▶ _What is asked_
Pick up the passage on Egyptian hieroglyphics below and carry it on past its final sentence.

▶ _Reading text_

============

The hieroglyphics, says Zoëga, are letters; and, like letters, they are arranged in lines, and express sentiments, actions, and ideas. For by their shape they are pictures, by their disposition letters.
Signa hieroglyphicorum ad literarum instar singulatim ordinata in series sive versus, animi sensus factorum idearumque seriem exprimant. Id enim hieroglyphicis proprium est, ut quoad figuram picturæ sint, quoad ordinem litteræ.” This is a very striking passage; and, as far as I know the only one uttered by a modern writer, in which it is so pointedly, and so positively asserted, that hieroglyphics are letters. He allows, indeed, another species of hieroglyphics, which we should call symbolical, but which he calls anaglyphs; these, he says, have been called hieroglyphics on account of their shortness, and principally on account of the custom of using them in the temples, for which reason they obtained the name of sacred, or hieroglyphics. They, however, are not what we should call alphabetical letters, because they express ideas. Such, for instance, is the celebrated inscription on the propylæum of the Egyptian temples at Saïs and Thebes, exhibiting the figures of an old man, an infant, a hawk, a fish, and a crocodile ; in which the infant is the emblem of nativity, the old man
of death, the hawk of the deity, the fish for hatred, and the crocodile for impudence. So that, according to Clement, the whole means, “O you who are born, and you who die, remember, that the gods hate impudence.” All this is sufficiently plain, and perfectly coin
cides with the modern discoveries, by which we are enabled to read inscriptions engraved on monuments much anterior to the time of Moses, and nearly ascending to the age of Abraham. The difficulty consists in finding out which was the first mode of writing employed by mankind; that is, whether hieroglyphics preceded or succeeded the invention of the alphabet. To ascertain this point, we should consider that every thing is emblematic, every thing is figurative, every thing is more or less hieroglyphical, amongst the ancients. They began in Chaldea, by placing, or rather by giving to some constellations the name of the ram, and of the bull, either to signify the productions of these animals during the spring, or, as we shall see in a future Lecture, to pay a peculiar homage to the Deity, as soon as they began to depart from the pure religion of Noah. Fire was the symbol of the Deity amongst the Persians; the rising of Sirius, or the dog-star, informed the Egyptians of the inundation of the Nile; the serpent holding its tail in its mouth, became the image of eternity. The whole of nature was disguised, and emblematically represented, by the primitive inhabitants of our globe.

============

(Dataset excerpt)
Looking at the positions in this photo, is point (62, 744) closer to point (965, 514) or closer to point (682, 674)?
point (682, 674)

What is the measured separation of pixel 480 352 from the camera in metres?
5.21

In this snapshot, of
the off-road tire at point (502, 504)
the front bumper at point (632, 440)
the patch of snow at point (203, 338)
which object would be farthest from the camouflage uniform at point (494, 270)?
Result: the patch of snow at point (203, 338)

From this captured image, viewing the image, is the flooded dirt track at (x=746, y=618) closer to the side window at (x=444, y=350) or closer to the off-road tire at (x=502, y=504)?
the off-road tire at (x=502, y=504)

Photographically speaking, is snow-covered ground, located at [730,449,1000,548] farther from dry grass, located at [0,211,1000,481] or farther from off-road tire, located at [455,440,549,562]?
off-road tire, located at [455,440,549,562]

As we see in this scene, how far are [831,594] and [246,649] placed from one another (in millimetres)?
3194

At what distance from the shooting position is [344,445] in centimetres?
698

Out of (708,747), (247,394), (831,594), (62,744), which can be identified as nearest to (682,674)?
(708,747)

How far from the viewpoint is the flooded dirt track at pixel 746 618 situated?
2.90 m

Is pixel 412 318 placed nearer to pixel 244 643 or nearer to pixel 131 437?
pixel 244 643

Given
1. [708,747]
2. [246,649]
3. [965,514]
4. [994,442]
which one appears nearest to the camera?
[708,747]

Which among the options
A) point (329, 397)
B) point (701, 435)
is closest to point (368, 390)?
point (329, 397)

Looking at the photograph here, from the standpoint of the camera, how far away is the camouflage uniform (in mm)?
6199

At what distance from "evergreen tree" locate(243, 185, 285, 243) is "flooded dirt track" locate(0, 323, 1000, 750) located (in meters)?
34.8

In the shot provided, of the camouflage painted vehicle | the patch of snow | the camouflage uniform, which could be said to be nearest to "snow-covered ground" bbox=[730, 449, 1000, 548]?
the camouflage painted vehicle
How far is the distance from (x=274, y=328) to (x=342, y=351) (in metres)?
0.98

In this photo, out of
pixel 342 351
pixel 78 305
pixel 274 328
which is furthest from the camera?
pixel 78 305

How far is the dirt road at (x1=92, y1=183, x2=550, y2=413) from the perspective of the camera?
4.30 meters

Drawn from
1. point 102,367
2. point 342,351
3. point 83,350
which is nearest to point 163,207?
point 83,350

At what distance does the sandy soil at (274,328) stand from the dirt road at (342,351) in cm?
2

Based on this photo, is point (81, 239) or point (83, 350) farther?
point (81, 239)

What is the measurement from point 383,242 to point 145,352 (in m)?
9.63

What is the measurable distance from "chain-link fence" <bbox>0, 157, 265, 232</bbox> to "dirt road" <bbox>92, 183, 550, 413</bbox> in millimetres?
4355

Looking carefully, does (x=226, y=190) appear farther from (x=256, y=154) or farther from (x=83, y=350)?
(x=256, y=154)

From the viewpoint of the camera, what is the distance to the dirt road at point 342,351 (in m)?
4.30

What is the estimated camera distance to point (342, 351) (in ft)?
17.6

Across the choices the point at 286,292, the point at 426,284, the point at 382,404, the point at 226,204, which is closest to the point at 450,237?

============

▶ _Task result_
Travellers from the most remote antiquity have found in India frightful statues, furnished with ten arms, symbolically representing the power of virtue, or the power of the deity. These statues, by our missionaries, have been taken for representations of the devil. In this supposition, whatever ignorance they may have betrayed about the origin of idolatry, and of the progress and civilization of the natives, our missionaries have shewn a consistency highly calculated to prove the little advance they themselves had made in the history of mankind. Being persuaded that the true knowledge of the Deity was confined to Europe, they never thought it possible that the Hindoo nation, who could not speak French, English, or Portuguese, did not worship the devil.
If we place all the symbols and emblems which we have received from antiquity, under the inspection of a man of sense, or even of a scholar, who had never heard of them, he will not be able to understand, and much less will he be able to explain, any of them. It is a figurative and emblematical language, which requires a particular study before it can be understood.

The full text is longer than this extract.